Dans l’un de ses entretiens, Filliou explique qu’il en a assez de devoir s’expliquer lorsque les gens lui disent : « Ce que vous faites, ce n’est pas de l’art. » Il admet : « On comprend ce que les gens veulent dire. Moi, j’aime bien que les gens sachent s’y retrouver un petit peu, et s’ils ont l’habitude de considérer que ça n’est pas de l’art, on n’a qu’à trouver un autre mot. »
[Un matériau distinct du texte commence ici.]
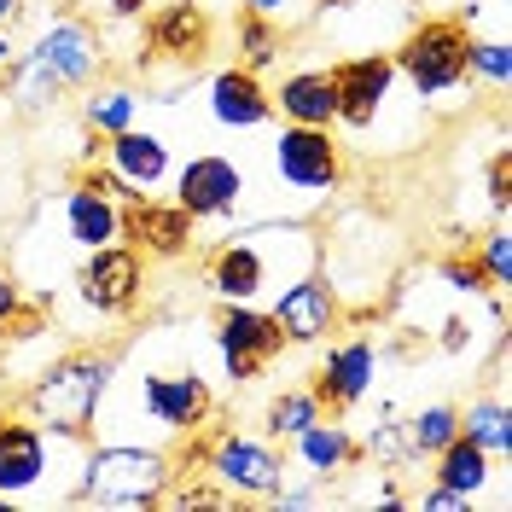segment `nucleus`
I'll use <instances>...</instances> for the list:
<instances>
[{"label":"nucleus","instance_id":"obj_11","mask_svg":"<svg viewBox=\"0 0 512 512\" xmlns=\"http://www.w3.org/2000/svg\"><path fill=\"white\" fill-rule=\"evenodd\" d=\"M268 158H274V181L291 187V192H303V198H332V192L344 187V175H350L344 140H338L332 128L286 123L280 134H274Z\"/></svg>","mask_w":512,"mask_h":512},{"label":"nucleus","instance_id":"obj_33","mask_svg":"<svg viewBox=\"0 0 512 512\" xmlns=\"http://www.w3.org/2000/svg\"><path fill=\"white\" fill-rule=\"evenodd\" d=\"M320 501H332V483H315V478H303V483H280L262 507H280V512H303V507H320Z\"/></svg>","mask_w":512,"mask_h":512},{"label":"nucleus","instance_id":"obj_12","mask_svg":"<svg viewBox=\"0 0 512 512\" xmlns=\"http://www.w3.org/2000/svg\"><path fill=\"white\" fill-rule=\"evenodd\" d=\"M169 187H175V204L192 222H227V216H239V204L251 192V175L227 152H192L187 163H175Z\"/></svg>","mask_w":512,"mask_h":512},{"label":"nucleus","instance_id":"obj_34","mask_svg":"<svg viewBox=\"0 0 512 512\" xmlns=\"http://www.w3.org/2000/svg\"><path fill=\"white\" fill-rule=\"evenodd\" d=\"M483 187H489V204H495V216H507V204H512V152H507V146H495V152H489Z\"/></svg>","mask_w":512,"mask_h":512},{"label":"nucleus","instance_id":"obj_24","mask_svg":"<svg viewBox=\"0 0 512 512\" xmlns=\"http://www.w3.org/2000/svg\"><path fill=\"white\" fill-rule=\"evenodd\" d=\"M140 123V94H134V82H105L94 76L88 88H82V128L99 134V140H111V134H123V128Z\"/></svg>","mask_w":512,"mask_h":512},{"label":"nucleus","instance_id":"obj_15","mask_svg":"<svg viewBox=\"0 0 512 512\" xmlns=\"http://www.w3.org/2000/svg\"><path fill=\"white\" fill-rule=\"evenodd\" d=\"M373 384H379V344L367 338V332H350V338H326V350H320V373H315V390L320 408H332V414H350L361 408L367 396H373Z\"/></svg>","mask_w":512,"mask_h":512},{"label":"nucleus","instance_id":"obj_25","mask_svg":"<svg viewBox=\"0 0 512 512\" xmlns=\"http://www.w3.org/2000/svg\"><path fill=\"white\" fill-rule=\"evenodd\" d=\"M460 437H472L478 448H489L495 460L512 454V408H507V396H501V379L460 408Z\"/></svg>","mask_w":512,"mask_h":512},{"label":"nucleus","instance_id":"obj_6","mask_svg":"<svg viewBox=\"0 0 512 512\" xmlns=\"http://www.w3.org/2000/svg\"><path fill=\"white\" fill-rule=\"evenodd\" d=\"M286 216H268V222H245L233 227L222 245H210L204 256V286L216 303H268L280 286L297 280V268H280L274 262V239L286 233Z\"/></svg>","mask_w":512,"mask_h":512},{"label":"nucleus","instance_id":"obj_37","mask_svg":"<svg viewBox=\"0 0 512 512\" xmlns=\"http://www.w3.org/2000/svg\"><path fill=\"white\" fill-rule=\"evenodd\" d=\"M239 12H256V18L286 24V18H291V0H239Z\"/></svg>","mask_w":512,"mask_h":512},{"label":"nucleus","instance_id":"obj_22","mask_svg":"<svg viewBox=\"0 0 512 512\" xmlns=\"http://www.w3.org/2000/svg\"><path fill=\"white\" fill-rule=\"evenodd\" d=\"M64 239L76 245V251H94V245H111V239H123V204L111 198V192L88 187V181H76V187L64 192Z\"/></svg>","mask_w":512,"mask_h":512},{"label":"nucleus","instance_id":"obj_1","mask_svg":"<svg viewBox=\"0 0 512 512\" xmlns=\"http://www.w3.org/2000/svg\"><path fill=\"white\" fill-rule=\"evenodd\" d=\"M216 419V384L198 373V361H146V367H128L117 355V373L111 390L94 414V437L105 443H181L192 431H204Z\"/></svg>","mask_w":512,"mask_h":512},{"label":"nucleus","instance_id":"obj_26","mask_svg":"<svg viewBox=\"0 0 512 512\" xmlns=\"http://www.w3.org/2000/svg\"><path fill=\"white\" fill-rule=\"evenodd\" d=\"M402 437H408V454L414 460H437L454 437H460V408L454 402H425L402 419Z\"/></svg>","mask_w":512,"mask_h":512},{"label":"nucleus","instance_id":"obj_38","mask_svg":"<svg viewBox=\"0 0 512 512\" xmlns=\"http://www.w3.org/2000/svg\"><path fill=\"white\" fill-rule=\"evenodd\" d=\"M152 0H105V18H146Z\"/></svg>","mask_w":512,"mask_h":512},{"label":"nucleus","instance_id":"obj_30","mask_svg":"<svg viewBox=\"0 0 512 512\" xmlns=\"http://www.w3.org/2000/svg\"><path fill=\"white\" fill-rule=\"evenodd\" d=\"M355 448H361L373 466H384V472H402V466H414V454H408V437H402V419H396V408H379V425H373L367 437H355Z\"/></svg>","mask_w":512,"mask_h":512},{"label":"nucleus","instance_id":"obj_10","mask_svg":"<svg viewBox=\"0 0 512 512\" xmlns=\"http://www.w3.org/2000/svg\"><path fill=\"white\" fill-rule=\"evenodd\" d=\"M210 338H216L222 373L233 384H256L280 355L291 350L286 332H280L274 315H268V303H222L216 320H210Z\"/></svg>","mask_w":512,"mask_h":512},{"label":"nucleus","instance_id":"obj_41","mask_svg":"<svg viewBox=\"0 0 512 512\" xmlns=\"http://www.w3.org/2000/svg\"><path fill=\"white\" fill-rule=\"evenodd\" d=\"M18 12H24V0H0V30H12V24H18Z\"/></svg>","mask_w":512,"mask_h":512},{"label":"nucleus","instance_id":"obj_16","mask_svg":"<svg viewBox=\"0 0 512 512\" xmlns=\"http://www.w3.org/2000/svg\"><path fill=\"white\" fill-rule=\"evenodd\" d=\"M123 239L146 262H181L192 251V239H198V222H192L175 198H158L152 192V198L123 204Z\"/></svg>","mask_w":512,"mask_h":512},{"label":"nucleus","instance_id":"obj_27","mask_svg":"<svg viewBox=\"0 0 512 512\" xmlns=\"http://www.w3.org/2000/svg\"><path fill=\"white\" fill-rule=\"evenodd\" d=\"M233 53L245 70H274L286 59V24L274 18H256V12H239L233 18Z\"/></svg>","mask_w":512,"mask_h":512},{"label":"nucleus","instance_id":"obj_7","mask_svg":"<svg viewBox=\"0 0 512 512\" xmlns=\"http://www.w3.org/2000/svg\"><path fill=\"white\" fill-rule=\"evenodd\" d=\"M181 460H198V472L222 489L227 501H268L280 483L291 478L286 454L274 437H251V431H192V454H175Z\"/></svg>","mask_w":512,"mask_h":512},{"label":"nucleus","instance_id":"obj_40","mask_svg":"<svg viewBox=\"0 0 512 512\" xmlns=\"http://www.w3.org/2000/svg\"><path fill=\"white\" fill-rule=\"evenodd\" d=\"M12 59H18V41H12V30H0V76L12 70Z\"/></svg>","mask_w":512,"mask_h":512},{"label":"nucleus","instance_id":"obj_3","mask_svg":"<svg viewBox=\"0 0 512 512\" xmlns=\"http://www.w3.org/2000/svg\"><path fill=\"white\" fill-rule=\"evenodd\" d=\"M111 373H117V350H64L53 355L41 373H30L24 396H18V414H30L41 431L53 437H70V443H88L94 437V414L111 390Z\"/></svg>","mask_w":512,"mask_h":512},{"label":"nucleus","instance_id":"obj_39","mask_svg":"<svg viewBox=\"0 0 512 512\" xmlns=\"http://www.w3.org/2000/svg\"><path fill=\"white\" fill-rule=\"evenodd\" d=\"M443 350H466V320H448L443 326Z\"/></svg>","mask_w":512,"mask_h":512},{"label":"nucleus","instance_id":"obj_17","mask_svg":"<svg viewBox=\"0 0 512 512\" xmlns=\"http://www.w3.org/2000/svg\"><path fill=\"white\" fill-rule=\"evenodd\" d=\"M146 47L158 59H175L181 70H198L216 47V24H210V12L198 0H163L146 18Z\"/></svg>","mask_w":512,"mask_h":512},{"label":"nucleus","instance_id":"obj_5","mask_svg":"<svg viewBox=\"0 0 512 512\" xmlns=\"http://www.w3.org/2000/svg\"><path fill=\"white\" fill-rule=\"evenodd\" d=\"M466 41H472V30H466L454 12L414 18L408 35L390 47L396 82H408L419 105H448L454 94L472 88V76H466Z\"/></svg>","mask_w":512,"mask_h":512},{"label":"nucleus","instance_id":"obj_36","mask_svg":"<svg viewBox=\"0 0 512 512\" xmlns=\"http://www.w3.org/2000/svg\"><path fill=\"white\" fill-rule=\"evenodd\" d=\"M414 507H425V512H466L472 501H466L460 489H448V483L431 478V489H419V495H414Z\"/></svg>","mask_w":512,"mask_h":512},{"label":"nucleus","instance_id":"obj_35","mask_svg":"<svg viewBox=\"0 0 512 512\" xmlns=\"http://www.w3.org/2000/svg\"><path fill=\"white\" fill-rule=\"evenodd\" d=\"M24 315H30V297L18 286V274L0 268V332H6V326H24Z\"/></svg>","mask_w":512,"mask_h":512},{"label":"nucleus","instance_id":"obj_23","mask_svg":"<svg viewBox=\"0 0 512 512\" xmlns=\"http://www.w3.org/2000/svg\"><path fill=\"white\" fill-rule=\"evenodd\" d=\"M431 466H437L431 478L448 483V489H460L472 507H478L495 483H507V460H495V454H489V448H478L472 437H454V443H448Z\"/></svg>","mask_w":512,"mask_h":512},{"label":"nucleus","instance_id":"obj_4","mask_svg":"<svg viewBox=\"0 0 512 512\" xmlns=\"http://www.w3.org/2000/svg\"><path fill=\"white\" fill-rule=\"evenodd\" d=\"M175 478H181V466H175L169 448L88 437V448H82V472H76V489H70V507L146 512V507H163V495H169Z\"/></svg>","mask_w":512,"mask_h":512},{"label":"nucleus","instance_id":"obj_28","mask_svg":"<svg viewBox=\"0 0 512 512\" xmlns=\"http://www.w3.org/2000/svg\"><path fill=\"white\" fill-rule=\"evenodd\" d=\"M466 76H472V88H489V94L501 99L507 94V76H512V41L507 30H489L466 41Z\"/></svg>","mask_w":512,"mask_h":512},{"label":"nucleus","instance_id":"obj_8","mask_svg":"<svg viewBox=\"0 0 512 512\" xmlns=\"http://www.w3.org/2000/svg\"><path fill=\"white\" fill-rule=\"evenodd\" d=\"M70 437L41 431L30 414H0V501L6 507H70L64 483H53Z\"/></svg>","mask_w":512,"mask_h":512},{"label":"nucleus","instance_id":"obj_21","mask_svg":"<svg viewBox=\"0 0 512 512\" xmlns=\"http://www.w3.org/2000/svg\"><path fill=\"white\" fill-rule=\"evenodd\" d=\"M99 158L111 163L134 192H163L169 187V175H175V152H169V140H163L158 128H140V123L123 128V134H111Z\"/></svg>","mask_w":512,"mask_h":512},{"label":"nucleus","instance_id":"obj_32","mask_svg":"<svg viewBox=\"0 0 512 512\" xmlns=\"http://www.w3.org/2000/svg\"><path fill=\"white\" fill-rule=\"evenodd\" d=\"M437 274H443V286L460 291V297H483V291H489V280H483V268H478V256L472 251L466 256H443Z\"/></svg>","mask_w":512,"mask_h":512},{"label":"nucleus","instance_id":"obj_2","mask_svg":"<svg viewBox=\"0 0 512 512\" xmlns=\"http://www.w3.org/2000/svg\"><path fill=\"white\" fill-rule=\"evenodd\" d=\"M99 70H105V41H99V30L88 18H76V12H59V18H47L35 30L30 47H18L12 70L0 76L6 82V111L35 117V111L59 105L64 94H82Z\"/></svg>","mask_w":512,"mask_h":512},{"label":"nucleus","instance_id":"obj_13","mask_svg":"<svg viewBox=\"0 0 512 512\" xmlns=\"http://www.w3.org/2000/svg\"><path fill=\"white\" fill-rule=\"evenodd\" d=\"M268 315L286 332L291 350H309V344H326L332 332H344L350 309H344V297L332 291V280H326L320 268H309V274H297L291 286H280L268 297Z\"/></svg>","mask_w":512,"mask_h":512},{"label":"nucleus","instance_id":"obj_9","mask_svg":"<svg viewBox=\"0 0 512 512\" xmlns=\"http://www.w3.org/2000/svg\"><path fill=\"white\" fill-rule=\"evenodd\" d=\"M146 297V256L134 251L128 239H111V245H94L82 251V268H76V303L105 326V320H128Z\"/></svg>","mask_w":512,"mask_h":512},{"label":"nucleus","instance_id":"obj_31","mask_svg":"<svg viewBox=\"0 0 512 512\" xmlns=\"http://www.w3.org/2000/svg\"><path fill=\"white\" fill-rule=\"evenodd\" d=\"M472 256H478L489 291H512V227H507V216L489 227L483 239H472Z\"/></svg>","mask_w":512,"mask_h":512},{"label":"nucleus","instance_id":"obj_20","mask_svg":"<svg viewBox=\"0 0 512 512\" xmlns=\"http://www.w3.org/2000/svg\"><path fill=\"white\" fill-rule=\"evenodd\" d=\"M274 117L303 128H338V82L332 64H297L274 82Z\"/></svg>","mask_w":512,"mask_h":512},{"label":"nucleus","instance_id":"obj_14","mask_svg":"<svg viewBox=\"0 0 512 512\" xmlns=\"http://www.w3.org/2000/svg\"><path fill=\"white\" fill-rule=\"evenodd\" d=\"M332 82H338V128L373 134L396 94V64H390V53H350L332 64Z\"/></svg>","mask_w":512,"mask_h":512},{"label":"nucleus","instance_id":"obj_19","mask_svg":"<svg viewBox=\"0 0 512 512\" xmlns=\"http://www.w3.org/2000/svg\"><path fill=\"white\" fill-rule=\"evenodd\" d=\"M355 460H361L355 431L338 414L332 419L320 414L315 425H303V431L286 443V466H297V478H315V483H338Z\"/></svg>","mask_w":512,"mask_h":512},{"label":"nucleus","instance_id":"obj_18","mask_svg":"<svg viewBox=\"0 0 512 512\" xmlns=\"http://www.w3.org/2000/svg\"><path fill=\"white\" fill-rule=\"evenodd\" d=\"M204 99H210V117L233 134H256L274 123V88L262 82V70H245V64H222Z\"/></svg>","mask_w":512,"mask_h":512},{"label":"nucleus","instance_id":"obj_29","mask_svg":"<svg viewBox=\"0 0 512 512\" xmlns=\"http://www.w3.org/2000/svg\"><path fill=\"white\" fill-rule=\"evenodd\" d=\"M320 414H326V408H320L315 390H309V384H291V390H280V396L262 408V431H268L274 443H291V437H297L303 425H315Z\"/></svg>","mask_w":512,"mask_h":512}]
</instances>
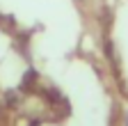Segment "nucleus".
Instances as JSON below:
<instances>
[{
  "mask_svg": "<svg viewBox=\"0 0 128 126\" xmlns=\"http://www.w3.org/2000/svg\"><path fill=\"white\" fill-rule=\"evenodd\" d=\"M124 119H126V121H124V126H128V112H126V117H124Z\"/></svg>",
  "mask_w": 128,
  "mask_h": 126,
  "instance_id": "1",
  "label": "nucleus"
}]
</instances>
Je comprends tout à fait. L’art contemporain, c’est surtout du contemporain ! Il ne s’agit pas d’escamoter le mot « art », mais peut-être de le laisser de côté, pour que le rapport à l’œuvre puisse débuter d’une autre manière. Mais utiliser des médias trop simples, c’est aussi limiter le désir... Pour l’inauguration, on a mis un texte de Louis-René des Forêts, un extrait d’Ostinato, juste à l’entrée. Un nombre incroyable de gens ont trouvé ce texte sublime, se sont reconnus dans ce texte. Il a fallu ensuite le photocopier presque tous les jours, pour le diffuser... C’est comme ça dans nos vies, des petites choses sont dispersées, puis l’une nous ramène à ceci qui nous ramène à cela... Je crois que c’est en multipliant les expositions qu’on peut y arriver. J’ai eu une conversation avec quelqu’un du ministère de la Culture, qui me disait : « Faites deux expositions par an, et puis c’est bon... » Moi je leur ai dit non, ce sera quatre, quatre et demi, pour qu’il y ait le maximum de choses, un maximum d’entrées possibles.

Et puis, je préfère rester dans l’incertain. C’est ce qui est compliqué pour les institutions : il est difficile pour un conservateur de dire qu’il n’est pas sûr de son choix, qu’il n’est pas sûr de lui. On n’accepte pas la perte, le problème de l’art contemporain est là ! Pourquoi y a-t-il un ministère de la Culture et de la communication ? On intime à l’art de communiquer ; pourtant ce n’est pas de la communication, c’est de la résistance. C’est ce qui reste indéterminé. On a tellement peu de surfaces d’indéterminations aujourd’hui dans nos vies... Pendant le travail sur l’exposition, on s’affichait des phrases, et il y avait cette phrase qui était un peu la nôtre, le titre d’une pièce que Luigi Nono a composée en hommage à Tarkovski : « Il n’y a pas de chemin, il faut marcher. »

Post-scriptum

La prochaine exposition du Plateau, « Maquis », réunira des œuvres de Gary Hill, Julije Knifer, Fiorenza Menini, Yvan Salomone, Paola Yacoub et Michel Lasserre. Elle aura lieu du 18 septembre au 24 novembre 2002.